En guise de bonus, le CD 2 propose There Shall Be Sung Another Golden Age, le premier titre ouvrant le concert donné à Arnheim le 28 octobre 1979. Deux mois auparavant, sortait l’album Dune, avec en guest sur la face B et le titre Shadows of Ignorance, Arthur BROWN. Entre octobre et novembre, Klaus SCHULZE a réalisé une tournée en Europe constituée d’une quarantaine de concerts en Allemagne, Belgique, Hollande, Suisse et France. De cette tournée avec BROWN (celui-ci n’entre sur scène qu’à la deuxième partie du concert), nous possédons quelques extraits (notamment de Amsterdam le 27 octobre et de Paris) sur le double album… Live… : ce document devait être le premier et unique enregistrement en public dans l’oeuvre de Klaus, mais heureusement pour nous l’histoire en aura voulu autrement.

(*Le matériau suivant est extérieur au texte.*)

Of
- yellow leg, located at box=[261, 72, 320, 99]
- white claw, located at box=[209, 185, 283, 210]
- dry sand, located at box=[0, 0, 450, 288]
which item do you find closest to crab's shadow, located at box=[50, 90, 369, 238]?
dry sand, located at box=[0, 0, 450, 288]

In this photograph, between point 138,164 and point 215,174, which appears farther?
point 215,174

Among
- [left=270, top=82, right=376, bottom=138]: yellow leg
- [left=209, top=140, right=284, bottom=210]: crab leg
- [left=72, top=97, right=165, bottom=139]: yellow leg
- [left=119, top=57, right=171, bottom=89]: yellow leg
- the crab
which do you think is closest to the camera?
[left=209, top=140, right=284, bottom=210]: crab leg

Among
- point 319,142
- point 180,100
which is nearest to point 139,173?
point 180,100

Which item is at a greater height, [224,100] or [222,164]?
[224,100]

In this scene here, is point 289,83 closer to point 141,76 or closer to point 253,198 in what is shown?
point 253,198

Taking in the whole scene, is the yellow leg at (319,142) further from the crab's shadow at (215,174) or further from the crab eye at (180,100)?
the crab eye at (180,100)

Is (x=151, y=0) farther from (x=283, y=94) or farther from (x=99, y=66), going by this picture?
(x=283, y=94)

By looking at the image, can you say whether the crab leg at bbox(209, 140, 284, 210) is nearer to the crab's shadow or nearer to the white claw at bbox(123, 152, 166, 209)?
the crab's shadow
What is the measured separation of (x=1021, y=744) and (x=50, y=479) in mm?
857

Ce morceau de 33 minutes, découpé en six parties (concernant les plages 5-10 du CD) et à la qualité sonore également assez moyenne, débute par des atmosphères schulziennes lentes et sombres, puis devient de plus en plus rapide et rythmé (dans le genre TEE de KRAFTWERK de par ce côté répétitif métallique prenant vie dès la deuxième partie), où SCHULZE s’amuse à livrer des solis vertigineux et d’autres sons robotiques délirants notamment sur Till With Sounds Like These. C’est un morceau assez attractif, à vous donner le tournis, avec ses moments longs et très dynamiques, et qui se termine comme il a commencé sur des nappes plus sereines, planantes et mélancoliques… Une bien belle manière de représenter ici les années dorées de l’électronique avant d’amorcer la nouvelle décennie avec des travaux emblématiques parfois sous-estimés comme Dig It, Trancefer ou Audentity.

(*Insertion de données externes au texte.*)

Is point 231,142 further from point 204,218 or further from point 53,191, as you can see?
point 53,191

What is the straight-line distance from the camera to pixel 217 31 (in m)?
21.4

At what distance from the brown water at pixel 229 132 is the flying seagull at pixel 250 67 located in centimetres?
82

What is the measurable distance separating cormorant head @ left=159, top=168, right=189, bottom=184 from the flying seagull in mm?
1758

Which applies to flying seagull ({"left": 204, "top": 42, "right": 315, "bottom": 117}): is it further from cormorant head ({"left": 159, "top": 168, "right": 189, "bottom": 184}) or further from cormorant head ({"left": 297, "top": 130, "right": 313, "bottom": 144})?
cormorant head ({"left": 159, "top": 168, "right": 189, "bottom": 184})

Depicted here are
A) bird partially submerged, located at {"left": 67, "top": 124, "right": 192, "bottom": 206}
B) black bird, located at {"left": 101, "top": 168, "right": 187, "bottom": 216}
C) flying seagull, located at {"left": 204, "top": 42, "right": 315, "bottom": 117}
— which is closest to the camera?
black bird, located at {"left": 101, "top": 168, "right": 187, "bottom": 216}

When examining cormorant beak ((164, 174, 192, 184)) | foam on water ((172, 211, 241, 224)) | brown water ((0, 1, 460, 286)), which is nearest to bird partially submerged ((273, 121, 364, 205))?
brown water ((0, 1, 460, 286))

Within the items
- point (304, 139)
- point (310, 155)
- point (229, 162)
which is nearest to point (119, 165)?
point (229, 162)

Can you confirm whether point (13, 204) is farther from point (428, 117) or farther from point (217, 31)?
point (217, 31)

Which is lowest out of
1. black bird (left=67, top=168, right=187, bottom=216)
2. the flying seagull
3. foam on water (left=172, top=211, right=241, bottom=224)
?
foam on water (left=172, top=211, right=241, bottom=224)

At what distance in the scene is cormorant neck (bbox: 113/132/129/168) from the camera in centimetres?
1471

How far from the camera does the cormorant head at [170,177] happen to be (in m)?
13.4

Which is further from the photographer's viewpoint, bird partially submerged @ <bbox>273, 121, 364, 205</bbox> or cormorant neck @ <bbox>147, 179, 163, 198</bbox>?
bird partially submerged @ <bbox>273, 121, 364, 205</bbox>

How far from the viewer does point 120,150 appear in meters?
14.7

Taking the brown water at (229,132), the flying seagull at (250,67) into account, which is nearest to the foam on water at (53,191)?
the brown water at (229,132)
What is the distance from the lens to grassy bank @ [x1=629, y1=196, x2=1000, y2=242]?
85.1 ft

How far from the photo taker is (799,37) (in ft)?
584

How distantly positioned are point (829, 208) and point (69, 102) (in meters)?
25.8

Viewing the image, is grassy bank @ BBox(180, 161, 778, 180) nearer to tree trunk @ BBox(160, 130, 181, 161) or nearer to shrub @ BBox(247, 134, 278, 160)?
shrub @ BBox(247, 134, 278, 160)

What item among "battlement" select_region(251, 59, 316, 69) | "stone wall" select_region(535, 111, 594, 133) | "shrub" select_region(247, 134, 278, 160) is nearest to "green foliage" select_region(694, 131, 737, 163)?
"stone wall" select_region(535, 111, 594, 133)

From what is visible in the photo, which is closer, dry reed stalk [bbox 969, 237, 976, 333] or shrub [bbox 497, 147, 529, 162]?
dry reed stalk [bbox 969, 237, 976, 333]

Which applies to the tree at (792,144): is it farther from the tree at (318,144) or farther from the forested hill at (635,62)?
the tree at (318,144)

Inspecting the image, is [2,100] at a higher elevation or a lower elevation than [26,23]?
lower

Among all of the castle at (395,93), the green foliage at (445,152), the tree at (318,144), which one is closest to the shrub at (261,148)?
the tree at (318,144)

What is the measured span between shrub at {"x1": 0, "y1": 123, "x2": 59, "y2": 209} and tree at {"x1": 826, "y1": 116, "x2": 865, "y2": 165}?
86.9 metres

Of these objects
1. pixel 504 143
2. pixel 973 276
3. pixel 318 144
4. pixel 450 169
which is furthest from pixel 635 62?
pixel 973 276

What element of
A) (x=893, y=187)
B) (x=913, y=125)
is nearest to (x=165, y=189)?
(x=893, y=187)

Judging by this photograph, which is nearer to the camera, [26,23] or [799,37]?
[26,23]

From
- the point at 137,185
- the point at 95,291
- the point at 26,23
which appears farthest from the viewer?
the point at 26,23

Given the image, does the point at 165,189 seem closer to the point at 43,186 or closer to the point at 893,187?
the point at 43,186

Stars Are Burning existe aussi en version double 33 tours. Disons tout simplement que c’est une belle arnaque ! Sur le premier disque, le titre phare de 48 minutes occupe les deux faces. L’autre disque comprend le deuxième morceau de Bruxelles puis le titre Invisible Musik (remplaçant par conséquent le troisième titre du concert de 1977, beaucoup trop long pour tenir sur une face) issue de la magnifique compilation « électro-ambient », Mutting the Noise. Cette pièce certes est devenue rare aujourd’hui, mais tout bon fan doit déjà la posséder, rendant cette version vinyle définitivement inutile.